In the context of this project, the articles will be classified into the following 7 groups:
The dataset provided for the sharing task of "The First Workshop and Shared Task on Topic Classification in Scientific Articles" (SPDRA 2021) includes 16,800 training examples, 11,200 validation examples, and 7,000 test examples.
Category | Train | Validation | Test |
---|---|---|---|
Computation and Language (CL) | 2,740 | 1,866 | 1,194 |
Cryptography and Security (CR) | 2,660 | 1,835 | 1,105 |
Distributed and Cluster Computing (DC) | 1,042 | 1,355 | 803 |
Data Structures and Algorithms (DS) | 2,737 | 1,774 | 1,089 |
Logic ib Computer Science (LO) | 1,811 | 1,217 | 772 |
Networking and Internet Architecture (NI) | 2,764 | 1,826 | 1,210 |
Software Engineering (SE) | 2,046 | 1,327 | 827 |
Total | 16,800 | 11,200 | 7,000 |
Reddy, Saichethan; Saini, Naveen (2021), “SDPRA 2021 Shared Task Data”, Mendeley Data, V1, doi: 10.17632/njb74czv49.1
However, due to time and computational constraints, the report only utilizes a random sample of 100 documents.

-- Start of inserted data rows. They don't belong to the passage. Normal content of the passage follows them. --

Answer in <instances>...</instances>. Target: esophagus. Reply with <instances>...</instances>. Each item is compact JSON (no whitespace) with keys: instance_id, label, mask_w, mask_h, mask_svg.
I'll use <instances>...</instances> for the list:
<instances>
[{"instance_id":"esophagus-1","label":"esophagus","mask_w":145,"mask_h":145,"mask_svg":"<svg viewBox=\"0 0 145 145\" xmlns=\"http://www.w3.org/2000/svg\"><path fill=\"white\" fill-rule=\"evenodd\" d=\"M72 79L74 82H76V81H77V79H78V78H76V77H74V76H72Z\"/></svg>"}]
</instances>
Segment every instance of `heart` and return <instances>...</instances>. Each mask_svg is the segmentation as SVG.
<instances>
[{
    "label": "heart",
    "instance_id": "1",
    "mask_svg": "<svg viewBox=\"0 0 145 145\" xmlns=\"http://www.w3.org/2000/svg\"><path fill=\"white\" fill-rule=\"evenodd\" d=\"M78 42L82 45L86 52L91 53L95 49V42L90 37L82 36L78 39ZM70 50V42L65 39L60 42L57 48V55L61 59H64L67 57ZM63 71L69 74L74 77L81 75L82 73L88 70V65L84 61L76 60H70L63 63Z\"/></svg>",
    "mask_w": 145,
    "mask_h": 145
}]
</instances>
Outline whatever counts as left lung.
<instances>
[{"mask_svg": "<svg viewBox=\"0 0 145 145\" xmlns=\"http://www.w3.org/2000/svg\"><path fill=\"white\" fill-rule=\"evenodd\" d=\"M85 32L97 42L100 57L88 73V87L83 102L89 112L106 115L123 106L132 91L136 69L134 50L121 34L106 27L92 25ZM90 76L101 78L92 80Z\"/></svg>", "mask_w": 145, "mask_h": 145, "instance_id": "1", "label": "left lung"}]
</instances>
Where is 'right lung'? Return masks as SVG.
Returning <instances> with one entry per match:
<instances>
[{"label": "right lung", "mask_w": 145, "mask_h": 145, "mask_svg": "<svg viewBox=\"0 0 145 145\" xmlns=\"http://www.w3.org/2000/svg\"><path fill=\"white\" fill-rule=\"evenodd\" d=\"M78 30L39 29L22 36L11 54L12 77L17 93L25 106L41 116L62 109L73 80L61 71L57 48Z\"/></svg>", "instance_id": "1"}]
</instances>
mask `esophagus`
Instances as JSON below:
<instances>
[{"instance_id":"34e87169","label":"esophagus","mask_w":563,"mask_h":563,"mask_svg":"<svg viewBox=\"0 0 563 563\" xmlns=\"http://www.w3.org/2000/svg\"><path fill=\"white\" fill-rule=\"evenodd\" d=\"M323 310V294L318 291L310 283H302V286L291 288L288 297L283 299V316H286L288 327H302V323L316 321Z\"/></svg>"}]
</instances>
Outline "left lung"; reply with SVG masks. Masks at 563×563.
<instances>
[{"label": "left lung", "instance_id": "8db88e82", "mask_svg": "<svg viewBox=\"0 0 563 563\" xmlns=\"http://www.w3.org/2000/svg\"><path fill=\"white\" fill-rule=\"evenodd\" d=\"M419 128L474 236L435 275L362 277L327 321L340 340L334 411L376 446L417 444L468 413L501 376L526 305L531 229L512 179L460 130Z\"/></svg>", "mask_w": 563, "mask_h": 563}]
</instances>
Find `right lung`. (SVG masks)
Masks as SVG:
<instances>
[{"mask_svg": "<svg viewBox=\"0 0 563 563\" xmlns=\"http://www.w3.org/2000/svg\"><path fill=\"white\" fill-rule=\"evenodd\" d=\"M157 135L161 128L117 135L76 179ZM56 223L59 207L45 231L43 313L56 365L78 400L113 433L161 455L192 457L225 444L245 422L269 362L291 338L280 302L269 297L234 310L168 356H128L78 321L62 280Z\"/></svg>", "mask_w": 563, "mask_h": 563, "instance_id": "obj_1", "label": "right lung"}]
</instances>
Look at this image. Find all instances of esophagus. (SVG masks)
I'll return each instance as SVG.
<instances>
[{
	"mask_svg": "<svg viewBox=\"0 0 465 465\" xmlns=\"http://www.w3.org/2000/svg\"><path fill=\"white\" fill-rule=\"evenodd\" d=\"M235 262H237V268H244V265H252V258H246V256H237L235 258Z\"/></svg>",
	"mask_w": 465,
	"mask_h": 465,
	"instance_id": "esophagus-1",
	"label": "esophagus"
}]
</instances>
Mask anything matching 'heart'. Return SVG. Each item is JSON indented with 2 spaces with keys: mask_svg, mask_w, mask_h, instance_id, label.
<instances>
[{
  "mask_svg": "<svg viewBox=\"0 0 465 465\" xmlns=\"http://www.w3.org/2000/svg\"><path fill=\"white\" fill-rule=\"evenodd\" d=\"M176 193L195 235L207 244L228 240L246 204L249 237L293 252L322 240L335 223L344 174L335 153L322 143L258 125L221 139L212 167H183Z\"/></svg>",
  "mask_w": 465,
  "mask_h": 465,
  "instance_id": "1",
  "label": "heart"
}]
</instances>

The distribution of topics and documents across training, validation, and test sets is as follows:
Category | Train | Validation | Test |
---|---|---|---|
Computation and Language (CL) | 100 | 20 | 20 |
Cryptography and Security (CR) | 100 | 20 | 20 |
Distributed and Cluster Computing (DC) | 100 | 20 | 20 |
Data Structures and Algorithms (DS) | 100 | 20 | 20 |
Logic ib Computer Science (LO) | 100 | 20 | 20 |
Networking and Internet Architecture (NI) | 100 | 20 | 20 |
Software Engineering (SE) | 100 | 20 | 20 |
Total | 700 | 140 | 140 |
Confusion Matrix:
A confusion matrix is a matrix chart used to evaluate the performance of a classification model.
It helps measure the differences between predictions made by the model and the actual labels.

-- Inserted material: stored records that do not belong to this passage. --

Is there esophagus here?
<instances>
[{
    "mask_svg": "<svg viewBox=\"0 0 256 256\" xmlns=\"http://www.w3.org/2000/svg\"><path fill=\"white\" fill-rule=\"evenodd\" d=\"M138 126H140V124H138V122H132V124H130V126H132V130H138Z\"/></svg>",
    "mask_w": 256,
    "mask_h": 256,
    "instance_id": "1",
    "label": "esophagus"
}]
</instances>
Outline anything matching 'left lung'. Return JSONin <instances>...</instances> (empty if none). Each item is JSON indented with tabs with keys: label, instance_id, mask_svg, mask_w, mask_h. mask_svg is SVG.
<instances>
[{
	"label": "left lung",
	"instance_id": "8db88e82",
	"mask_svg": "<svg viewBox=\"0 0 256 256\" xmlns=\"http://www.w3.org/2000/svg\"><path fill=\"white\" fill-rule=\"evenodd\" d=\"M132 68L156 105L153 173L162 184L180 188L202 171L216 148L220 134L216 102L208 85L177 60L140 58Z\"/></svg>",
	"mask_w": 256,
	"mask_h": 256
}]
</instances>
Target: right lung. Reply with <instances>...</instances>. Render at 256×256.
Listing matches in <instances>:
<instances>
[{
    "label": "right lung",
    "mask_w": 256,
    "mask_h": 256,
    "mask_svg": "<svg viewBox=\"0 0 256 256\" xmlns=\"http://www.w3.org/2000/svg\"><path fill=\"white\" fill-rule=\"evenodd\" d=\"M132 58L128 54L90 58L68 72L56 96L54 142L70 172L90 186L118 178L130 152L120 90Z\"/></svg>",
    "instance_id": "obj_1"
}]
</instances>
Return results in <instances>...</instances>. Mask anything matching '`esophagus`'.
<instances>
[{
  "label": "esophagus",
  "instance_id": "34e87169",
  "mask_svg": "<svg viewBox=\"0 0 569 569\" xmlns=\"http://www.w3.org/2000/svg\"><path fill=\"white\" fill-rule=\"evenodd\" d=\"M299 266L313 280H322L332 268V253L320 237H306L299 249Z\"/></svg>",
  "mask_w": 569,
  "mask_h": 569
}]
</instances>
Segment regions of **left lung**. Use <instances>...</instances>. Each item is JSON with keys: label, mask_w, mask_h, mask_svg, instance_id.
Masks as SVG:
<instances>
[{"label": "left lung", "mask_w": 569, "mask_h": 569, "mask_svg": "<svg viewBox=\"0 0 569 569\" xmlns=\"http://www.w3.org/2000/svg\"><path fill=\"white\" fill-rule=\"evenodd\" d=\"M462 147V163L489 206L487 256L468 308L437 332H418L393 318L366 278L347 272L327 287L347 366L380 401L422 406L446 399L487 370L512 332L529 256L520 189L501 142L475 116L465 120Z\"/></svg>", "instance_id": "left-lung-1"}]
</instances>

How to interpret the confusion matrix:
The model predicts results for 140 text segments from the test set.
The results of the confusion matrix show that the standalone RoBERTa group has scattered prediction results and a lower
number of correct predictions compared to the other models.
Combining predictions from multiple models and using voting effectively mitigated the weaknesses of standalone RoBERTa. However, the TF-IDF + Logistic Regression model provides the
best results.
==> Therefore, for this project, model enhancement could involve assigning weights to the model votes (Weighted Votings) to further improve
ensemble model performance.
Model Accuracy:
Model has the accuracy score reachs 59%.
However, resource and time constraints have hindered achieving a better result.
The above is a demonstration on a very small subset of the dataset. When performed on the entire dataset, it is possible to expect an accuracy of over 90%.